Research reportAn electrophysiological study of scene effects on object identification
Introduction
Most empirical work on visual object identification has focused on isolated objects (see for review Refs. [41], [47], [78]). Yet, in our everyday visual environment, objects are embedded in meaningful visual scenes. In this work, we focus on the processing effects of one specific high-level regularity in visual scenes, namely the long-term co-occurrence of object classes in certain scene contexts, on visual object identification. Specifically, we compare the identification of an object in a setting in which it is often seen (congruous context) versus another in which it is rarely seen (incongruous context) such as a personal computer in an office versus a bathroom scene. In these studies, we do not distinguish between ‘associative’ and ‘semantic’ regularities: objects that are semantically related not only tend to be seen in similar scenes but also typically tend to co-occur in the same scene.

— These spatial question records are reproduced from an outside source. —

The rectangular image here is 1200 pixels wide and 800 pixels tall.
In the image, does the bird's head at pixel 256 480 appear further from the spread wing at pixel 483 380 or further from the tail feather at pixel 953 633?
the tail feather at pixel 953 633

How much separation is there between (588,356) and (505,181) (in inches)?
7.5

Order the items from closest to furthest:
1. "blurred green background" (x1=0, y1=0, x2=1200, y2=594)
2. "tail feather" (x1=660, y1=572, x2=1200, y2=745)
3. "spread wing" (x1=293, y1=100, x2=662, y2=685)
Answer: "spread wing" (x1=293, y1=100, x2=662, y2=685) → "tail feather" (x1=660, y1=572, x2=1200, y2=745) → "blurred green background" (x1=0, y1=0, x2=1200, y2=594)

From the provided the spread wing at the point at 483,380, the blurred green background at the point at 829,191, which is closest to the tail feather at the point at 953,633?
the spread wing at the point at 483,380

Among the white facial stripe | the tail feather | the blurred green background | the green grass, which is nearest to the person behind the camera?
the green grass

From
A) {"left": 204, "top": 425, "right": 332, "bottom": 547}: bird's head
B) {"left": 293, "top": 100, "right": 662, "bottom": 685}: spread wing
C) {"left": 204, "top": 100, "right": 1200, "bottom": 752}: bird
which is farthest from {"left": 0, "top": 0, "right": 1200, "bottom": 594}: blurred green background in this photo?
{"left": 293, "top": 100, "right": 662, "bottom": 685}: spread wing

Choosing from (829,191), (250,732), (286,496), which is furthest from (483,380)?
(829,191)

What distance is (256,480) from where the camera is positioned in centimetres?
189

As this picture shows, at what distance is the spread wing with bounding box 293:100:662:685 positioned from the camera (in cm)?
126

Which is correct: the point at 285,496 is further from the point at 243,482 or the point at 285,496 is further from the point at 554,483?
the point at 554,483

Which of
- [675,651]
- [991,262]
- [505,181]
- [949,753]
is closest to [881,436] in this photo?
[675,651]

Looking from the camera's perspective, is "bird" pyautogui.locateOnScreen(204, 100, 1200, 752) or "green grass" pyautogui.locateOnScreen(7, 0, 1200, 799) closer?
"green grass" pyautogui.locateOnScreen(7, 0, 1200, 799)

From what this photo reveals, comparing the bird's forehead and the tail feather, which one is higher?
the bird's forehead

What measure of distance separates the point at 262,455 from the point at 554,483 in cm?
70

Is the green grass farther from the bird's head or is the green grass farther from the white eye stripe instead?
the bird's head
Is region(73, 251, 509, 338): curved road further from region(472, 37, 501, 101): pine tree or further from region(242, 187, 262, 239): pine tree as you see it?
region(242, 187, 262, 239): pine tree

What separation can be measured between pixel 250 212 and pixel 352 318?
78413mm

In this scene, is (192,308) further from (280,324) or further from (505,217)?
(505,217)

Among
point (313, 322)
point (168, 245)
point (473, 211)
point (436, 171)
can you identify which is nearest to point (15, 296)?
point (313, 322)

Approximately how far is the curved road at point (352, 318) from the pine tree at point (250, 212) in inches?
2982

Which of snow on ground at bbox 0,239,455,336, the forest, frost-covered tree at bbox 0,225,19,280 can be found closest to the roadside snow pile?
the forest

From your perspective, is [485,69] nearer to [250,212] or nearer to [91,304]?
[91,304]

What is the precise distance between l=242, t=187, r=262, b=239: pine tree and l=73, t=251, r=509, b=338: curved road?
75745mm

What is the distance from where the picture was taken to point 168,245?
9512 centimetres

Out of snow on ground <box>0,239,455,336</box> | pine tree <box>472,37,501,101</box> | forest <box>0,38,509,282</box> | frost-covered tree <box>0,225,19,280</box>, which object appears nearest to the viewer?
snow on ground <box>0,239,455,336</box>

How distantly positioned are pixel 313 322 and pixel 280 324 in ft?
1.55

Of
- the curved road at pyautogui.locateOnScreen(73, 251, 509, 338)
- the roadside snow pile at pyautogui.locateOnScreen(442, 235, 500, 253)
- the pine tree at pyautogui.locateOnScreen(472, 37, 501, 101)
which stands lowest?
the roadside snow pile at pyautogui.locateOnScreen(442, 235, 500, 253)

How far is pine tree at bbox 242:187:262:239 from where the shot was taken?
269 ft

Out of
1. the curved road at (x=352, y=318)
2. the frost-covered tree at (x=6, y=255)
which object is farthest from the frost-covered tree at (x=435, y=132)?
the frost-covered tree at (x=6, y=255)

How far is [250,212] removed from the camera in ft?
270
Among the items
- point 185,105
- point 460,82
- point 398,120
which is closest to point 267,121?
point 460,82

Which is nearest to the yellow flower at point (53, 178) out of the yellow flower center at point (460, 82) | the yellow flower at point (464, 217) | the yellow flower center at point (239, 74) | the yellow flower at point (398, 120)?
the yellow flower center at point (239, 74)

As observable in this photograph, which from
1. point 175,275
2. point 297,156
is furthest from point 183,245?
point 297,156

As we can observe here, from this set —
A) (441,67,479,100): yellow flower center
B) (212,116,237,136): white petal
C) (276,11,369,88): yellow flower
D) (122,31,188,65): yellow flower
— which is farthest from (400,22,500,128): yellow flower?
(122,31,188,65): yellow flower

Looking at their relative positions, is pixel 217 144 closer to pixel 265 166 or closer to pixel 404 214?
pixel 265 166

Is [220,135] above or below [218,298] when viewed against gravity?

Recent studies by Chun and collaborators (see for review Ref. [16]) using visual search paradigms have shown that the cognitive system can indeed acquire incidentally information about the co-occurrence of visual shapes. These studies have demonstrated that seeing a target shape in the context of an array of other shapes facilitates later search of the target shape when it appears in the same context array, relative to a novel one. Furthermore, the results of electrophysiological studies in non-human primates have provided direct evidence that neurons in the anterior temporal cortex can encode such co-occurrence patterns by means of associations between elaborate representations of visual stimuli [55], [56]. Outside the laboratory, temporal associations of this type may occur routinely via systematic patterns of eye movements (e.g., Ref. [22]); after all, visual objects that tend to co-occur in a visual scene are likely to be fixated in close temporal proximity.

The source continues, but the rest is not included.